The court sentenced Frances to labor in the city's male chain gang and forced her to wear men's clothing. She experienced further abuse while in prison. After her release, she was seriously ill and died of dysentery in 1877 or shortly thereafter.
Prose
This review by my friend Dan Berger of two recent books examines the expansiveness of carcerality in the US. As Dan writes, the prison shows up “wherever we find the state engaged in potentially lethal repression,” including in the historical reformatories, religious institutions, jails, and asylums featured in the books he discusses.
I love this meditation in Margaret Killjoy’s newsletter on how movements need to create room and invitations for all sorts of people to join and contribute their unique skills.
In this excerpt from the Foreword to a new book on jails, Ruth Wilson Gilmore explores with her usual power and insight the particular characteristics of carcerality in jail form.
I hope everyone will read this deeply personal essay by Palestinian American writer Sarah Aziza in which she explores the meaning, limits, and agony of bearing witness.

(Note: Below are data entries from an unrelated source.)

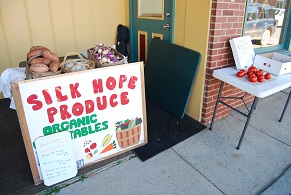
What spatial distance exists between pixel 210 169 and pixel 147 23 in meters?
2.22

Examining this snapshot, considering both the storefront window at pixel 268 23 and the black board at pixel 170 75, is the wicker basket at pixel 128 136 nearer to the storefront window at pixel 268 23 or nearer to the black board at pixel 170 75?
the black board at pixel 170 75

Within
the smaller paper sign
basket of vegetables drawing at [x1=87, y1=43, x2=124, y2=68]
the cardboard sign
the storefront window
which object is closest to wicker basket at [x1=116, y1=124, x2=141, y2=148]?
the smaller paper sign

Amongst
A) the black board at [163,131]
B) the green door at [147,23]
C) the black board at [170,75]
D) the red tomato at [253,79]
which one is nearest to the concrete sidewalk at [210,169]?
the black board at [163,131]

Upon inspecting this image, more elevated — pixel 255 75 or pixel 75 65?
pixel 75 65

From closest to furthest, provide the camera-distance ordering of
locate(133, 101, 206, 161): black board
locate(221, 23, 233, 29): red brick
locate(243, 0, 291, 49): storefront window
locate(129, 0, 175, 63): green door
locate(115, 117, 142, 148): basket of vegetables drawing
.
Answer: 1. locate(115, 117, 142, 148): basket of vegetables drawing
2. locate(133, 101, 206, 161): black board
3. locate(221, 23, 233, 29): red brick
4. locate(129, 0, 175, 63): green door
5. locate(243, 0, 291, 49): storefront window

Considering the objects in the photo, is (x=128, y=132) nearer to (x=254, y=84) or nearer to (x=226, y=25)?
(x=254, y=84)

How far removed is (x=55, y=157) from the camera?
5.64 ft

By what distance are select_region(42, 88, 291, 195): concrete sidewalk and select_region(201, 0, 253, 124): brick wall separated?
13.8 inches

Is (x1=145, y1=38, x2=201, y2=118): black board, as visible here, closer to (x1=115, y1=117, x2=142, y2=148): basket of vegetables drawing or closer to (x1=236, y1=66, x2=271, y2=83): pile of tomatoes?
(x1=236, y1=66, x2=271, y2=83): pile of tomatoes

As she writes, “Three months into a livestreamed genocide, we must ask—what does all this looking do?”
In this entry in Society Space’s collection of essays in response to Robyn Maynard and Leanne Betasamosake Simpson’s book Rehearsals for Living, Karyn Recollet offers a beautiful and illuminating tribute to the openings created by this unusual and special book.
Podcast
These two podcast episodes are good to listen to together: one focuses on the history of Cook County Jail and the other focuses on the current manifestations of jails.
In this episode of Unsung History, host Kelly Therese Pollock talks with Dr. Melanie Newport about what the history of Cook County Jail can teach us about racism, politics, and jailing as an institution.

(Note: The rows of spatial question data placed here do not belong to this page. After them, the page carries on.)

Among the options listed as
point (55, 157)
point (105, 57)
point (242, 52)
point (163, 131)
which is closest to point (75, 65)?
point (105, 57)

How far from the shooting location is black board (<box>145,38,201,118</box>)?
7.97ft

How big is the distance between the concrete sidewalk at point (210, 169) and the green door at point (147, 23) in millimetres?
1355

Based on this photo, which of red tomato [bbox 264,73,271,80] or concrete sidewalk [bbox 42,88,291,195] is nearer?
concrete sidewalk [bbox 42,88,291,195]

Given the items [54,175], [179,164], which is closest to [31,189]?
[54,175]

This episode of This Is Hell offers a broader look at jails and jailing in the US as host Chuck Mertz discusses the issue with scholars Jack Norton and Judah Schept.
Poem
“The Birthday of the World” by Marge Piercy offers such a valuable reflection on where we put our “self-improvement” energy. And also such a beautiful articulation of the prayer that guides so many writer-organizers: “Let my words turn into sparks.”
Potpourri
Liberation Library is nine years old and it’s hard to believe! I cofounded this project and it has since been stewarded and expanded by a dedicated and brilliant group of volunteers in Chicago. Please consider donating to its continued work and attending their in-person fundraiser on February 24.
Sojourners for Justice Press is organizing a Black Zine Fair (BZF). BZF is a celebration of all things Black and publishing in New York City! We invite Black exhibitors and educators to gather, trade or sell zines, and exchange knowledge surrounding zine-making, self and independent publishing, and do-it-yourself culture. Learn more at the BZF website.
We’re reading about abolitionist Samuel Ringgold this month in our Life Stories of Anti-Slavery Abolitionists reading and discussion group. Join us! Register here.
Last year Project NIA offered some financial support to @realyouthinitiative for a political education project about Martin Sostre. They produced a new zine focused on the life and legacy of Sostre. The zine includes art, photographs, and handwritten text created by incarcerated young people. You can purchase the zine here.
Meneese Wall -- I first saw the beautiful cards created by Wall in the gift shop of the New York Historical Society. I have since purchased a number directly from Wall’s website. Here are some notecards and prints appropriate for Black History Month.
I enjoyed Stromae’s Tiny Desk Concert.
People who know me know how much I absolutely love tea. A friend sent me a Red Velvet blend recently and I have been mainlining it. It’s so good. Also check out this tea guide that Rachel Zafer and I made last year.
Cool Library of the Month
This run-down from Book Riot of most-checked-out books from public libraries in 2023 offers a fun snapshot of what people are actually reading.